The state Ethics Commission ruled Monday that Asa Hutchinson cannot use a $150,000 carryover from his 2000 congressional campaign to help bankroll his campaign for governor.
It happens to be the law, as the Ethics Commission’s Republican chief counsel, Rita Looney, had advised, but it is also common sense.
Hutchinson raised that money nationally under different fund-raising rules, and it came from people who were interested in what he would do or not do in Washington, not how he would steer the government at Little Rock.
Arkansas’ campaign-finance law prohibits the transfer, the Ethics Commission said. Hutchinson complains that it is a little unfair (he can’t say it was a political ruling since it came from Republicans) and he has half a point.
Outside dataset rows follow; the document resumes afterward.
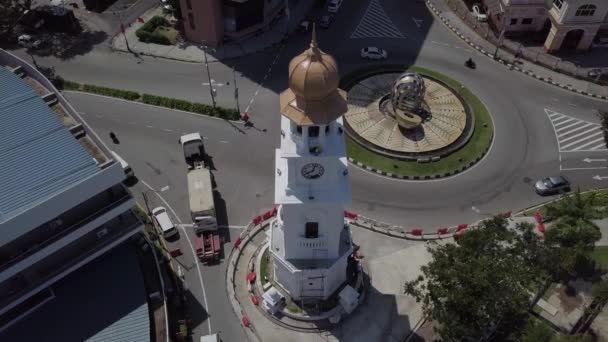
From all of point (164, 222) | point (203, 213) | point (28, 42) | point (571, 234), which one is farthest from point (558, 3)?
point (28, 42)

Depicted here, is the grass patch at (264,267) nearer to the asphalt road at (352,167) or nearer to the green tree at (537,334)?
the asphalt road at (352,167)

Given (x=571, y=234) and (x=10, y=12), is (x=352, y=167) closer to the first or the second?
(x=571, y=234)

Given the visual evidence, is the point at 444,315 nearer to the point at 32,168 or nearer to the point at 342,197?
the point at 342,197

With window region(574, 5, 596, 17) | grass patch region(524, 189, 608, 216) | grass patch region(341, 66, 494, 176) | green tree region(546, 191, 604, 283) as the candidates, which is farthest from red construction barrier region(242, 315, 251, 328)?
window region(574, 5, 596, 17)

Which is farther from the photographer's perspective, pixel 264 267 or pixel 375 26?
pixel 375 26

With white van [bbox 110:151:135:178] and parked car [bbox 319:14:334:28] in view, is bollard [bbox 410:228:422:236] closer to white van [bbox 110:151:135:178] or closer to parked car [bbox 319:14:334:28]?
white van [bbox 110:151:135:178]

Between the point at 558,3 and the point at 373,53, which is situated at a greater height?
the point at 558,3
Attorney General Mike Beebe, the likely Democratic nominee, has a carryover from his old campaigns, in which he had no opponent.
The balance is less than half of Hutchinson’s, but the law permits a carryover from a campaign for state office. The issue is pretty much irrelevant to Hutchinson’s GOP primary opponent, Lt. Gov. Winthrop Paul Rockefeller, who generally spends his own money.
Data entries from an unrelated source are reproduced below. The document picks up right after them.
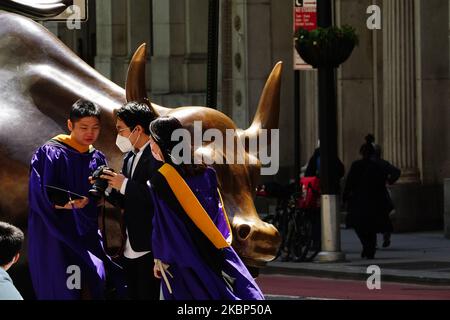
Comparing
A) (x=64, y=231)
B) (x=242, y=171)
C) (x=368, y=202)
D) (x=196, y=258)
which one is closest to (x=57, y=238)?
(x=64, y=231)

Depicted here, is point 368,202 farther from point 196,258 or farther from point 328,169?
point 196,258

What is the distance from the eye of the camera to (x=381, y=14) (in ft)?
92.5

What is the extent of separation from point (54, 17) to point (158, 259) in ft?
5.53

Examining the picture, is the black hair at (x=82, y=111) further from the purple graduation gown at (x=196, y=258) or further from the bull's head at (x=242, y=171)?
the purple graduation gown at (x=196, y=258)

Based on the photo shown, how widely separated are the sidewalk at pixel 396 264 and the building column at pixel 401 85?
1.91 meters

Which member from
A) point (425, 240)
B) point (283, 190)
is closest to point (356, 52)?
point (425, 240)

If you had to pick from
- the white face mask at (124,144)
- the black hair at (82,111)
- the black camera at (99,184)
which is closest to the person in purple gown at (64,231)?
the black hair at (82,111)

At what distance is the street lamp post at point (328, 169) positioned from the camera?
22516 millimetres

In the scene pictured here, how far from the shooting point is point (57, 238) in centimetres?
925

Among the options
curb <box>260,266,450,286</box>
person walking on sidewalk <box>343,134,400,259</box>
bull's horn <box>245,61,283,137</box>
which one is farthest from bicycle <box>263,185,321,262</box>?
bull's horn <box>245,61,283,137</box>

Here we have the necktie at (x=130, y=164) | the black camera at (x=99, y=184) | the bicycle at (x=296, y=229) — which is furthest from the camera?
the bicycle at (x=296, y=229)

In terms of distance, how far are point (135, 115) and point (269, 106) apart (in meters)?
0.86

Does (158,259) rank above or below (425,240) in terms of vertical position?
above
The law should prohibit carryovers from all campaigns. Hutchinson, if he is elected governor, can have the legislature take care of that in 2007, although our guess is that his compunctions will dissipate when he’s an incumbent.
Meantime, the solution is for Hutchinson to give the excess federal political money to charity, as most politicians do, and then call on Beebe to do the same to level the playing field. Do not worry that Hutchinson will run short of campaign capital.
The money will flow like a raging river.